To rival Nvidia, Google surrenders the moat
For a decade, the TPU's power was that it only worked inside Google; that is now becoming unsustainable
AMIN VAHDAT has spent a decade helping build what Google calls a "tech island" — an end-to-end AI compute stack in which TPU silicon, Google data centers, and Google's own orchestration software all depend on one another. At Google Cloud Next in Las Vegas this week, he and his colleagues explained why Google has decided to abandon it.

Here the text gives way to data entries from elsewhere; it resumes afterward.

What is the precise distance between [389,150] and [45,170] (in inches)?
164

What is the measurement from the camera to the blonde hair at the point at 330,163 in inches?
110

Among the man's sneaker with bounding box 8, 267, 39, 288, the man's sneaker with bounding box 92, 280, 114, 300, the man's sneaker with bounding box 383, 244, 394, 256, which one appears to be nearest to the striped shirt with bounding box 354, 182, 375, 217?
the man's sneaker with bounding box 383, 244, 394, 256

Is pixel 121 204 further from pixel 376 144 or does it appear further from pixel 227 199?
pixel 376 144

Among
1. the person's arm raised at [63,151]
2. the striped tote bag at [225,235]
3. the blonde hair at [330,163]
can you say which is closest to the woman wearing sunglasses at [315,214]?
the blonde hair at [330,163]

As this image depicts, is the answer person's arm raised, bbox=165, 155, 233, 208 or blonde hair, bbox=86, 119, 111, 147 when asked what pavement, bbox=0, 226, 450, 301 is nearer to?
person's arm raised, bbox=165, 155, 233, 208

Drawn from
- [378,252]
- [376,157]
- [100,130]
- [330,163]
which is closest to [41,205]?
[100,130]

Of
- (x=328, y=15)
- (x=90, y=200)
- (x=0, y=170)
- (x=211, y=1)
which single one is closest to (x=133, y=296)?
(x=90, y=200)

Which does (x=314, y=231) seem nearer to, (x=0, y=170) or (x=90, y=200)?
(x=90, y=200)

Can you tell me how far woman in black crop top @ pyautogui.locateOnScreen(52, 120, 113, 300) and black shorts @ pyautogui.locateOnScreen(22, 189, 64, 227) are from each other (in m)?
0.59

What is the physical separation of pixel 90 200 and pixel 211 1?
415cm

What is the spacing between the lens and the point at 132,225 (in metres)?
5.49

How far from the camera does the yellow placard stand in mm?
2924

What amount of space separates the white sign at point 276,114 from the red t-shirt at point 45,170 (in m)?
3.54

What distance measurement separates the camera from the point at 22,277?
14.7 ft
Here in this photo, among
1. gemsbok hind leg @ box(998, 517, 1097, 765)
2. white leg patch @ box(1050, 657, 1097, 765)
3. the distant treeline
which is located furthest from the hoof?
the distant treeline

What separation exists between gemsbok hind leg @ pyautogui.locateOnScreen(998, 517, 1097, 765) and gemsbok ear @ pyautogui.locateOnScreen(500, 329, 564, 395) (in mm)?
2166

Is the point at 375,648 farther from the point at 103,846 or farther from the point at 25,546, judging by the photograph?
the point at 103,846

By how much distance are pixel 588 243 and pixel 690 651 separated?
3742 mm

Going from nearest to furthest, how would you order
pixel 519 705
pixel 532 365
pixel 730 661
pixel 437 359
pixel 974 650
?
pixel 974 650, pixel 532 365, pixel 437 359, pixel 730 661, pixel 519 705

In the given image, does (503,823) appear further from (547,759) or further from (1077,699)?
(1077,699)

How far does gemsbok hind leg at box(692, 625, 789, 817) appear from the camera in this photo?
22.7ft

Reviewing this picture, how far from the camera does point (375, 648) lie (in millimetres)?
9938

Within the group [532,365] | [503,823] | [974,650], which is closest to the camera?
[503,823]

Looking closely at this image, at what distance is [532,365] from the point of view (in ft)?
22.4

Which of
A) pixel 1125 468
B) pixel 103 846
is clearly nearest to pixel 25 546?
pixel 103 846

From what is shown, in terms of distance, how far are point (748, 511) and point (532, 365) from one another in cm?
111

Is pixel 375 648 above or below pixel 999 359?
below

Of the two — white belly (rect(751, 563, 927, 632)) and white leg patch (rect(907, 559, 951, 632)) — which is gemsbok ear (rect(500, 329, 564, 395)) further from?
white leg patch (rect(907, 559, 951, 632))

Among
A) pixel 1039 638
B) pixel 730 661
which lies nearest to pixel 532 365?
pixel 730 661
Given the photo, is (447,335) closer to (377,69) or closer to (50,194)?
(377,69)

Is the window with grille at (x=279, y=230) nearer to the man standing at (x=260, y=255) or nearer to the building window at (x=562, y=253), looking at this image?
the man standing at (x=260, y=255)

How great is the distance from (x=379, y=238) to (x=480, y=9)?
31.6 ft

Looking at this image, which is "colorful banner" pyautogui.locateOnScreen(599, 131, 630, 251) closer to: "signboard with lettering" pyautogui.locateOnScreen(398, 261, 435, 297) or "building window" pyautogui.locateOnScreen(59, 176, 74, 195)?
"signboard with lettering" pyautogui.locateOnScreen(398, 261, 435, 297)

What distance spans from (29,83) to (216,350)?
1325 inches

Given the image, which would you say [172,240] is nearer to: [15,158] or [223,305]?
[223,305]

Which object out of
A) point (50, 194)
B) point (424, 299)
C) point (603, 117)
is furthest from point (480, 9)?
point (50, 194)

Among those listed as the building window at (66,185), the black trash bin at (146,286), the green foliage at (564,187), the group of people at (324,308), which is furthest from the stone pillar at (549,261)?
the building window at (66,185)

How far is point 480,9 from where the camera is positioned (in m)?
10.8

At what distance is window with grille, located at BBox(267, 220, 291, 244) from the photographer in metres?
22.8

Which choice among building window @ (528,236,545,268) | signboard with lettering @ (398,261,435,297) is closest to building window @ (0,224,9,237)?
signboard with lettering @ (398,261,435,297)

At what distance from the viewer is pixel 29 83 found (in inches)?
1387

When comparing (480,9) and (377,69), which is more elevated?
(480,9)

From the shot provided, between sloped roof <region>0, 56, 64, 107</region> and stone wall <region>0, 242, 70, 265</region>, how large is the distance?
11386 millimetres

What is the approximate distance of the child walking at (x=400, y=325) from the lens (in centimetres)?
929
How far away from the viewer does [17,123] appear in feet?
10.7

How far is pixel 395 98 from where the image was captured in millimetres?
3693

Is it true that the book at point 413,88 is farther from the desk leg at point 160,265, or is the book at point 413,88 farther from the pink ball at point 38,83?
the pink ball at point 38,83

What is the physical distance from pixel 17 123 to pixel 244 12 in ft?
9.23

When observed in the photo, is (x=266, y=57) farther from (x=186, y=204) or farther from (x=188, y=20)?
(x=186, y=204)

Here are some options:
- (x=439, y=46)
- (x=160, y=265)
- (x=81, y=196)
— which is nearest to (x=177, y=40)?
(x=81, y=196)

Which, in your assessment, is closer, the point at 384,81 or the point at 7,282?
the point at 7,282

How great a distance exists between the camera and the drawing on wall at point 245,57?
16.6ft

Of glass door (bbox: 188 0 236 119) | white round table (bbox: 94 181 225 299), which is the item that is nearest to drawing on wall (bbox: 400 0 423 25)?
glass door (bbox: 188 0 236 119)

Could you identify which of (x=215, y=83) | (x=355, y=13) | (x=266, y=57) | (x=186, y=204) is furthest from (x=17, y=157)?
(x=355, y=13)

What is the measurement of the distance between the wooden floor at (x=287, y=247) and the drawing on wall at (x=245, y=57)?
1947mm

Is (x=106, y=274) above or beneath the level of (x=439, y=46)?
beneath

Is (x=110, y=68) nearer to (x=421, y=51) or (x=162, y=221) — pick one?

The announcement was ostensibly about two chips: the TPU 8t, tailored for training AI models, and the TPU 8i, built for running them after they have been trained. The split itself is news — Google has previously built general-purpose TPUs and resisted dedicated inference silicon — and the claimed gains (124% and 117% more performance per watt, respectively, over the prior generation) are meant to blunt Nvidia's long-standing lead. Behind the hardware sits a more consequential set of concessions. Google is now letting Anthropic run TPUs in Anthropic's own data centers rather than Google's; it has enabled customers to use PyTorch and third-party schedulers rather than its own orchestration stack; and it has signed multibillion-dollar deals with Meta, Citadel Securities, and (in advanced talks) G42. Alongside an existing October commitment to supply Anthropic with up to one million TPUs and a separate 3.5-gigawatt Broadcom-built TPU pact starting in 2027, they amount to a strategic concession.
Drawbridge down
The trouble is that the island was, for a decade, the whole point. Jeff Dean started building what became the TPU in 2013 precisely because off-the-shelf silicon could not meet Google's own demands; the chip's appeal was that it was optimized for workloads only Google ran. Vertical integration let DeepMind researchers co-design hardware with model architecture, which is how Gemini 3, released in November and trained entirely on TPUs, reached benchmark parity with frontier GPU-trained models. It is also how Google built what SemiAnalysis reckons is the only hyperscaler ASIC program besides AWS Trainium with a serious shot at scale. The integration was the moat.